Electroplating delivers high energy batteries
Image: Electron micrograph cross-section of aluminum foil plated with lithium cobalt oxide, a common material in lithium-ion batteries. [Hailong Ning and Jerome Davis III, Xerion Advanced Battery]
Researchers at the US-based University of Illinois, Xerion Advanced Battery and Nanjing University, China, have developed a method for electroplating lithium-ion battery cathodes.
The technique delivers high-quality, high-performance battery materials, opening the door to flexible and solid-state batteries.
"This is an entirely new approach to manufacturing battery cathodes, which resulted in batteries with previously unobtainable forms and functionalities," highlights Professor Paul Braun, Director of the Frederick Seitz Materials Research Lab at Illinois.
Traditional lithium-ion battery cathodes use powders mixed with glue-like binders to form a slurry that is spread on a thin sheet of aluminum foil and dried.
But as Braun's colleague, Hailong Ning, Director of Research and Development at Xerion Advanced Battery, points out: "The glue is not active. It doesn't contribute anything to the battery, and it gets in the way of electricity flowing in the battery."
"You have all this inactive material taking up space inside the battery, while the whole world is trying to get more energy and power from the battery," he adds.

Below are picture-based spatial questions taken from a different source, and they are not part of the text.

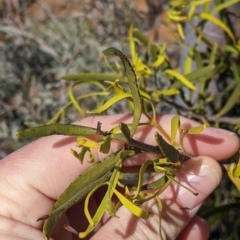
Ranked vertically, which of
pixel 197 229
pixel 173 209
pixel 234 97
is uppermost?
pixel 234 97

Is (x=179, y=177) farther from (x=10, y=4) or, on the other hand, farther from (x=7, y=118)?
(x=10, y=4)

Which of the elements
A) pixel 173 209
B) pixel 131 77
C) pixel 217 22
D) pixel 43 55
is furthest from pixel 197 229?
pixel 43 55

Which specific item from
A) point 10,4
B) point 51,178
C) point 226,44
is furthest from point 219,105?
point 10,4

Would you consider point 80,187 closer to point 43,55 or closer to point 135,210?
point 135,210

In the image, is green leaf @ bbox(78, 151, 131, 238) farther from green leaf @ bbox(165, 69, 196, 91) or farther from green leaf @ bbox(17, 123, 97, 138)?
green leaf @ bbox(165, 69, 196, 91)

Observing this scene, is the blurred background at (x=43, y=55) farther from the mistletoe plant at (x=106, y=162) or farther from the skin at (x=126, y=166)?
the mistletoe plant at (x=106, y=162)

Given this, the researchers have developed a general low-temperature (260°C) molten salt electrodeposition method to directly electroplate the Li-ion battery cathode materials onto aluminium foil.
During electroplating, a pulsed waveform is applied between the working and the reference electrodes; the researchers discovered that pulsed deposition forms higher-quality material on the planar electrodes than constant current or voltage deposition.

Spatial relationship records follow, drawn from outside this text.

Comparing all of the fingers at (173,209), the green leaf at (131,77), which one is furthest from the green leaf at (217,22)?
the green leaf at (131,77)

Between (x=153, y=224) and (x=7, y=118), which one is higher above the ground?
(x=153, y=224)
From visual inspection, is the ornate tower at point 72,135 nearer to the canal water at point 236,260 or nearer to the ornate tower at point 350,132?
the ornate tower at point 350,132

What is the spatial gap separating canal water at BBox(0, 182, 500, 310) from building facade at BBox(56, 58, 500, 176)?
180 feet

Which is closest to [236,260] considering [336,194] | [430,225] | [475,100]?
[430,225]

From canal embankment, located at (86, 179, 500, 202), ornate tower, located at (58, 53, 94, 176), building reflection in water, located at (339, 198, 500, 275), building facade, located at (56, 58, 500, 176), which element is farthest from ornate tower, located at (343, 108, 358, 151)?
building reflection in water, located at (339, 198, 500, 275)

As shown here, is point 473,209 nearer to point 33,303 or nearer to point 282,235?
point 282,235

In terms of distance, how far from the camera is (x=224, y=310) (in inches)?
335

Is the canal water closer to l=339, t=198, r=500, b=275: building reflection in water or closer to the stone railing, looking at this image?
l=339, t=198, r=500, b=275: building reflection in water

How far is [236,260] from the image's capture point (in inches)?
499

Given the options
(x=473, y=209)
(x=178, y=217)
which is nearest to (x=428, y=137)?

What's more, pulsed deposition also allows the researchers to infill the 3D structured electrodes.
Illinois Professor Paul Braun and Hailong Ning, Director of Research and Development at Xerion Advanced Battery have led a research team that has developed a method for directly electroplating lithium-ion battery cathodes. [L. Brian Stauffer]
Thanks to the lack of glue, an electroplated cathode packs in 30 percent more energy than a conventional cathode, claim the researchers.
The cathode can also charge and discharge faster, as the current passes directly through the electrode, without having to traverse the inactive glue or slurry's porous structure.
The researchers have demonstrated the technique on carbon foam as well as foils and surfaces with different textures, shapes and flexibility, opening the door to .
"This method opens the door to flexible and three-dimensional battery cathodes, since electroplating involves dipping the substrate in a liquid bath to coat it," says Professor Huigang Zhang from Nanjing University.
"These designs are impossible to achieve by conventional processes," adds Braun. "But what's really important is that it's a high-performance material and that it's nearly solid."
"By using a solid electrode rather than a porous one, you can store more energy in a given volume. At the end of the day, people want batteries to store a lot of energy," he concludes.
Research is published in Science Advances.